Items from a data collection.
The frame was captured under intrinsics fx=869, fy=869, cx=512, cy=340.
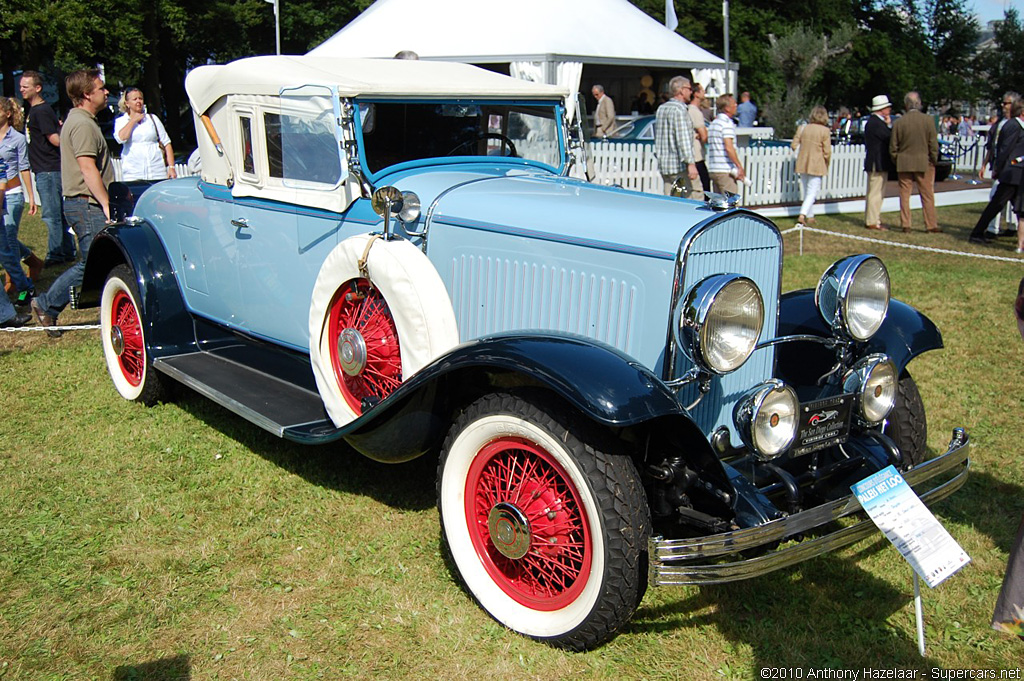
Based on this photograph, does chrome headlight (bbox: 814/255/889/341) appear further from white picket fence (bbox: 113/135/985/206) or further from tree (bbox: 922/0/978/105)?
tree (bbox: 922/0/978/105)

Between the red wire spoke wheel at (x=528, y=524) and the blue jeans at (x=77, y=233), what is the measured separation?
482 centimetres

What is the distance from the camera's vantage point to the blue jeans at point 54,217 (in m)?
8.54

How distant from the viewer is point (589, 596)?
108 inches

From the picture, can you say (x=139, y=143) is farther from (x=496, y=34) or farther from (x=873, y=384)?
(x=496, y=34)

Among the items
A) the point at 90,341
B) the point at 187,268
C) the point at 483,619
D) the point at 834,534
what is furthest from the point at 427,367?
the point at 90,341

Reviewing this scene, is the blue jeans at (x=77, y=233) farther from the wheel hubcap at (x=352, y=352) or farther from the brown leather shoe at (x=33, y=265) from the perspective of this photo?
the wheel hubcap at (x=352, y=352)

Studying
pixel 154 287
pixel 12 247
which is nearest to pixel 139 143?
pixel 12 247

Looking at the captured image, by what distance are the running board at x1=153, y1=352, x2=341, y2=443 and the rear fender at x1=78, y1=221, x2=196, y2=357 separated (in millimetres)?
113

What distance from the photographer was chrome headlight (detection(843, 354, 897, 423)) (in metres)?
3.29

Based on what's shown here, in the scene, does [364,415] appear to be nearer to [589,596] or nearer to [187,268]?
[589,596]

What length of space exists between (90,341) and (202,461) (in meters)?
2.66

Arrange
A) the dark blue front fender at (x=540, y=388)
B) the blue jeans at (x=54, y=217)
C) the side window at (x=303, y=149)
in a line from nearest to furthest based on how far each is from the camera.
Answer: the dark blue front fender at (x=540, y=388) < the side window at (x=303, y=149) < the blue jeans at (x=54, y=217)

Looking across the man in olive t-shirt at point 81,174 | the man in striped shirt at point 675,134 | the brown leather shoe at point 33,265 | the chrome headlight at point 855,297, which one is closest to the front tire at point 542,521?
the chrome headlight at point 855,297

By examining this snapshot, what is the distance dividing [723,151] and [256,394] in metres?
7.69
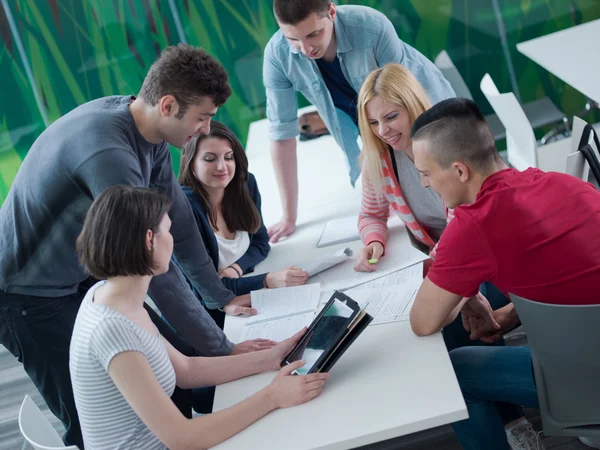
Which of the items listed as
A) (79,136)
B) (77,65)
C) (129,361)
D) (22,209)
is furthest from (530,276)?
(77,65)

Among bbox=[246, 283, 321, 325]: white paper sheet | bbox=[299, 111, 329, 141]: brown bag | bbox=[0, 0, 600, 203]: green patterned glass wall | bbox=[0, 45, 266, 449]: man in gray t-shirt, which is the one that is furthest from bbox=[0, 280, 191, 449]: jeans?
bbox=[0, 0, 600, 203]: green patterned glass wall

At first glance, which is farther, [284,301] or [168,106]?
[284,301]

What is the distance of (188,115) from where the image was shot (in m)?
2.04

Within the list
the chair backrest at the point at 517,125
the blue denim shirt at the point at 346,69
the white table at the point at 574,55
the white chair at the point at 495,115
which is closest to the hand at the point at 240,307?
the blue denim shirt at the point at 346,69

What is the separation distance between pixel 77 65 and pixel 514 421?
377 cm

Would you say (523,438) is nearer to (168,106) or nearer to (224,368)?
(224,368)

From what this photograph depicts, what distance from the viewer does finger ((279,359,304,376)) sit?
1.74 metres

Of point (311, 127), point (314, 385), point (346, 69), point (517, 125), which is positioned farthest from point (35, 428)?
point (311, 127)

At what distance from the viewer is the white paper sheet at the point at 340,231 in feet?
8.77

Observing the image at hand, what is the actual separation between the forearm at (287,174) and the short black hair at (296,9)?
67 cm

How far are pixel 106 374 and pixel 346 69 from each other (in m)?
1.77

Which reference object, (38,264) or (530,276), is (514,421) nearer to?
(530,276)

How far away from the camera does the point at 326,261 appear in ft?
7.93

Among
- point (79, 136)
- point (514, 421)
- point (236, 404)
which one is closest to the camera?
point (236, 404)
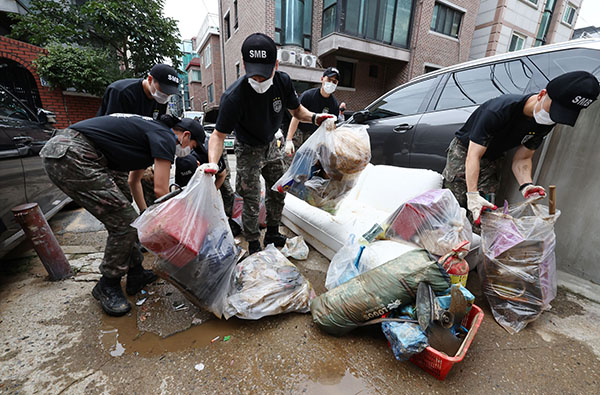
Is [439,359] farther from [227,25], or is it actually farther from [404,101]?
[227,25]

Instruction.
Set out the lines from the one containing "Observing the image" through the end of the items as a Markdown table with the columns Row and Line, leaving out blank lines and pictures.

The response.
| Row | Line |
|---|---|
| 1 | Observing the image at hand, what is the actual separation between the forearm at (287,174) and the short black hair at (296,9)? |
| 2 | 67 cm |
| 3 | How far are pixel 106 374 and pixel 346 69 from each other (in m)? |
| 4 | 1.77 |
| 5 | Which reference object, (38,264) or (530,276), is (514,421) nearer to? |
| 6 | (530,276) |
| 7 | How far away from the camera does the point at 326,261 appear in ft? |
| 8 | 7.93 |
| 9 | Among |
| 10 | - point (79, 136) |
| 11 | - point (514, 421) |
| 12 | - point (236, 404) |
| 13 | which one is closest to the camera? |
| 14 | point (236, 404) |
| 15 | Is [439,359] farther from [227,25], or is it actually farther from [404,101]? |
| 16 | [227,25] |